Last updated on March 2015

Study on Exploring the Effect of DPP-4 Inhibitors on -cell Function by Using the Two-step Hyperglycemic Clamp


Brief description of study

The objective of this study is to explore the effects of two DPP-4 inhibitors(Sitagliptin, Saxagliptin) on β- and α-cell function, as well as the incretin effect.

Detailed Study Description

The study is an open-label, randomized, three-way crossover and single-dose study.Subjects with newly onset T2DM are enrolled. They are assigned to take a single dose of sitagliptin (100 mg), saxagliptin (5 mg), or blank control in a randomized order separated by a washout period of 7-14 days.Then the two-step hyperglycemic clamp is initiated. On each experimental day, the subject will take the given dose of Sitagliptin, Saxagliptin and nothing for blank control two hours before the clamp experiment starts. The hyperglycaemic clamp will be performed after an overnight fast. Subjects will be placed in a recumbent position and cannula will be inserted in a dorsal hand vein. The hand will be placed in a heating box (50℃) throughout the experiment to allow frequent sampling of arterialized blood. A second cannula will be inserted in a contralateral cubital vein for glucose infusion.

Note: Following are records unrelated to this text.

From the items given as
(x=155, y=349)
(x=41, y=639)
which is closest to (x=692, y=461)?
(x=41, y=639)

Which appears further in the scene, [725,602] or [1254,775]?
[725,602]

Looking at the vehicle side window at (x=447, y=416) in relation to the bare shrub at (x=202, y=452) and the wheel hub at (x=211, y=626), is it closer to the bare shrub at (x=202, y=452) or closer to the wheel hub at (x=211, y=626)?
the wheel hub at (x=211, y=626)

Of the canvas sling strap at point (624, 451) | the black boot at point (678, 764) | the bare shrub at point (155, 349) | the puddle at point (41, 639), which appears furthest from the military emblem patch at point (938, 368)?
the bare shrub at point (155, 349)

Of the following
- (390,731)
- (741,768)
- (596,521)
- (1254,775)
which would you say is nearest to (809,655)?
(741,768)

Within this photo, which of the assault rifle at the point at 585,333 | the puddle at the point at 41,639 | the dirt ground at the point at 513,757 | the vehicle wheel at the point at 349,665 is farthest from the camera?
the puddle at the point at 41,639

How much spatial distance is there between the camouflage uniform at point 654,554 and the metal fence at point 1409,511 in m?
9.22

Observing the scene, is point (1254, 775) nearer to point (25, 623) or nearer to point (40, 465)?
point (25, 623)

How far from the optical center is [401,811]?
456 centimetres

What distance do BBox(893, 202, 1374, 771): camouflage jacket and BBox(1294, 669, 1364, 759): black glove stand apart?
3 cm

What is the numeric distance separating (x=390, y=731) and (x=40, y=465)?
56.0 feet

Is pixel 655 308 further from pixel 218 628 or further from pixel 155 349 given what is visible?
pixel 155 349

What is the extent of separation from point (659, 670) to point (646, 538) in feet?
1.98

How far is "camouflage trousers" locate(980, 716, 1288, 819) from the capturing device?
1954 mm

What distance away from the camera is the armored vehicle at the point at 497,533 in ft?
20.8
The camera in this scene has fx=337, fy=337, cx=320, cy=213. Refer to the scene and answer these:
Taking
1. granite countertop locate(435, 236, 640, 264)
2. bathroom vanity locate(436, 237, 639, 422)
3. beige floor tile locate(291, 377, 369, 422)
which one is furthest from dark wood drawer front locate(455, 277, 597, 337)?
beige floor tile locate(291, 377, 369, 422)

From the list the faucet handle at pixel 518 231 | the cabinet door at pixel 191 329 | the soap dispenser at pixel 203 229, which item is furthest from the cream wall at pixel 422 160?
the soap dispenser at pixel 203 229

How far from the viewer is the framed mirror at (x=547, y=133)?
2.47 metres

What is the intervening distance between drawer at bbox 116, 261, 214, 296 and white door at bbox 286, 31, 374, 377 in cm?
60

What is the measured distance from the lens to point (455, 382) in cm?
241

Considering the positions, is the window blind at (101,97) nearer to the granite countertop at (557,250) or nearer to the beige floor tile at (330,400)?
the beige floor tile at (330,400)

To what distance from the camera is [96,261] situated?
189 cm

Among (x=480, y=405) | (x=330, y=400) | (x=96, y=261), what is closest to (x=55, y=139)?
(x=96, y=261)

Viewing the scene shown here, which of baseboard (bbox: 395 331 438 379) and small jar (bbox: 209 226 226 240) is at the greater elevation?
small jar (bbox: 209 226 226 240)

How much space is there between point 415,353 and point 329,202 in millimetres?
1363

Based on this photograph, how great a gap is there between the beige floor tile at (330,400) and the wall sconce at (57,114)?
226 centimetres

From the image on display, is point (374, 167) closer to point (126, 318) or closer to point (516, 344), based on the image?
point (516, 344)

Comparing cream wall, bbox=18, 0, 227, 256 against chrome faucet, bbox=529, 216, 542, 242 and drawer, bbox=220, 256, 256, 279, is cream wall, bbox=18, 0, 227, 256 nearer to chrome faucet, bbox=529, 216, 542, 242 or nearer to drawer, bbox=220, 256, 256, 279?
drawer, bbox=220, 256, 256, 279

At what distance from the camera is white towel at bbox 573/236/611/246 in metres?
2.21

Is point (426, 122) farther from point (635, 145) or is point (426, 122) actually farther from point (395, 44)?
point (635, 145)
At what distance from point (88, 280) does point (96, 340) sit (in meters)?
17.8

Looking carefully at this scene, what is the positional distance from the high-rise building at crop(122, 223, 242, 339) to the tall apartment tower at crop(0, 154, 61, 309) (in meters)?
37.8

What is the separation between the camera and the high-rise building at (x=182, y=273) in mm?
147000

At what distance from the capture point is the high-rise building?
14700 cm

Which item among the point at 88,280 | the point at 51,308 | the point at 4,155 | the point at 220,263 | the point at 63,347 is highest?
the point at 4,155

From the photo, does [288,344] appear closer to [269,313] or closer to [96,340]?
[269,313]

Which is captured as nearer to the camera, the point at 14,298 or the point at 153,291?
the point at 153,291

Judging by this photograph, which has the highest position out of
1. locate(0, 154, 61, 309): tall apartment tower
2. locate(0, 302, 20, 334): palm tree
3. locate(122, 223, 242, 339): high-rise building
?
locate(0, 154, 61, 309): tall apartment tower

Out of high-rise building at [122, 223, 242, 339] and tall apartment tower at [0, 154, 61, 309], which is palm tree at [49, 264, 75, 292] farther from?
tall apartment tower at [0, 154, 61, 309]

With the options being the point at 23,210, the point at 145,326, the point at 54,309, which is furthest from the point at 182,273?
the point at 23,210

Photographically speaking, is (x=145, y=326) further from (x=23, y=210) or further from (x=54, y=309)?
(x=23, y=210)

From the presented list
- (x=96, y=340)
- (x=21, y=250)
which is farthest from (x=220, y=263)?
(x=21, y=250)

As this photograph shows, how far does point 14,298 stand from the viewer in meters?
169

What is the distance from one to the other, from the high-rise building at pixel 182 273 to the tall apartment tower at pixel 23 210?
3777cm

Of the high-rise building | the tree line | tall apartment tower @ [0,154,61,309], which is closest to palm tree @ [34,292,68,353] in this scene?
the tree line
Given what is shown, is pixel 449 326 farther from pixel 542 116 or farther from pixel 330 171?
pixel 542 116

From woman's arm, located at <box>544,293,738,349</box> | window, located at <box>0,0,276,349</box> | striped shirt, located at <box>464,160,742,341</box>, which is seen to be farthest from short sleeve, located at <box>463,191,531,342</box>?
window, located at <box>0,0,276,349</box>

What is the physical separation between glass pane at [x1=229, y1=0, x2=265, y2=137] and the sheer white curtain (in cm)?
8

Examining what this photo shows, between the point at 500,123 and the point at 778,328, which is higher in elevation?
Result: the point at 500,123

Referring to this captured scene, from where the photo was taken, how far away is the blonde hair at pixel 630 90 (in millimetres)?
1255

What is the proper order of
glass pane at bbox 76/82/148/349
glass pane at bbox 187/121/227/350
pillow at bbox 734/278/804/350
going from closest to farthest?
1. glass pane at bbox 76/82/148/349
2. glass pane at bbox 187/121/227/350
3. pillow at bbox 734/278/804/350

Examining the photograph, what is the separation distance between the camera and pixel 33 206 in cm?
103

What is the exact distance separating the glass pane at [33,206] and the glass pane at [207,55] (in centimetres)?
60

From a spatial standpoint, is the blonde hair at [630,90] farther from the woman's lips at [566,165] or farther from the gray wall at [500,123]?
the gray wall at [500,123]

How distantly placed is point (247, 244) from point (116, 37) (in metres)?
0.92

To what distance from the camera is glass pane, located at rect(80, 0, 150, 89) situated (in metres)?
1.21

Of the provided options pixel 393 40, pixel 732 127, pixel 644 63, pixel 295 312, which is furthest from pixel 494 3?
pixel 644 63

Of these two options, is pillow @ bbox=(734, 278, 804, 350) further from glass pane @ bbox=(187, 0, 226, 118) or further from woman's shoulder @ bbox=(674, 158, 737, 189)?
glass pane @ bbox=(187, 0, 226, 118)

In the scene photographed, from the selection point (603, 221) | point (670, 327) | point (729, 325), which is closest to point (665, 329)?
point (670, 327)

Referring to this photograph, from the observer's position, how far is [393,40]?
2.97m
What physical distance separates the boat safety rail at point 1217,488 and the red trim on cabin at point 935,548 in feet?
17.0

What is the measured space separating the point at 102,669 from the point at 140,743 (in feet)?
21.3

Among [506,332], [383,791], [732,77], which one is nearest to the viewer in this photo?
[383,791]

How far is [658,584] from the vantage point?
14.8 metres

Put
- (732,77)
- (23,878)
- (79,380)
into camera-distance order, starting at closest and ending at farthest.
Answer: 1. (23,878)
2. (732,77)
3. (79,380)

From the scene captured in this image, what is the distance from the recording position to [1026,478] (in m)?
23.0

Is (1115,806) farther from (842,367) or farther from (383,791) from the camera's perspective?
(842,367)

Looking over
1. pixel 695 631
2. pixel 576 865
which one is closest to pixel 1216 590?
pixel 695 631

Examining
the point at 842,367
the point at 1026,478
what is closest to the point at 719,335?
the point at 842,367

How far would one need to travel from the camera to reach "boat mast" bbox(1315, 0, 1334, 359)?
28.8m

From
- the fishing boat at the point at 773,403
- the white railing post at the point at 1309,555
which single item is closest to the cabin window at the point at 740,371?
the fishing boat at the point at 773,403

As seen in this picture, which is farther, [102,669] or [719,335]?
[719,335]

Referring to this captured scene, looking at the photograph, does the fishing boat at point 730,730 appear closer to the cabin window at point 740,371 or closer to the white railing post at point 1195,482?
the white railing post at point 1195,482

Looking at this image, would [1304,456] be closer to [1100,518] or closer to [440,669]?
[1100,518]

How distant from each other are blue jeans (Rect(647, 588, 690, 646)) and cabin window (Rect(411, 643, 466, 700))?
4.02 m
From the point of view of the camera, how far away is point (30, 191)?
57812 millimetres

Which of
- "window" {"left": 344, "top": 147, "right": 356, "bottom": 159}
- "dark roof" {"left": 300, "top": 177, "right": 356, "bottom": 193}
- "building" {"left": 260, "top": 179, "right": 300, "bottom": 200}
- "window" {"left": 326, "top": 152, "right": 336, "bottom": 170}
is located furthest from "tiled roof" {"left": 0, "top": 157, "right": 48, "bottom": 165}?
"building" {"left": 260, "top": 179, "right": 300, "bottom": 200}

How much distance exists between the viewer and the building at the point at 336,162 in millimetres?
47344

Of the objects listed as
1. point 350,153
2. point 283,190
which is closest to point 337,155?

At time zero (0 min), a 50% glucose bolus will be injected during 1 min to increase PG to 15mM. The glucose bolus will be calculated as:(15mM-FPG)×35 mg glucose × body weight (kg). PG will be measured bedside every 5 min and maintained at 15mM by an adjustable continuous 20% glucose infusion. After 90min, PG will be lowered down to 7mM for the islet cells to rest, then the subject will be instructed to consume 75g glucose solution orally in 5min. 40min after the oral glucose consumption, the 90min-hyperglycaemic clamp experiment wil be restarted. The oral period of hyperglycaemic clamp process is the same as what's done in fasting period. Blood samples will be collected in -2h, 0min, 10min, 90min in both hyperglycaemic clamp experimental process for the measurement of insulin, c-peptide, glucagon, active GLP-1 and other incretin hormones. Thus we could evaluate the beta cell function represented by the first phase and the second phase of insulin secretion(C-peptide secretion) and alpha cell function represented by the change of glucagon concentration during the fasting period and oral period of hyperglycaemic clamp experiment and the change of active GLP-1.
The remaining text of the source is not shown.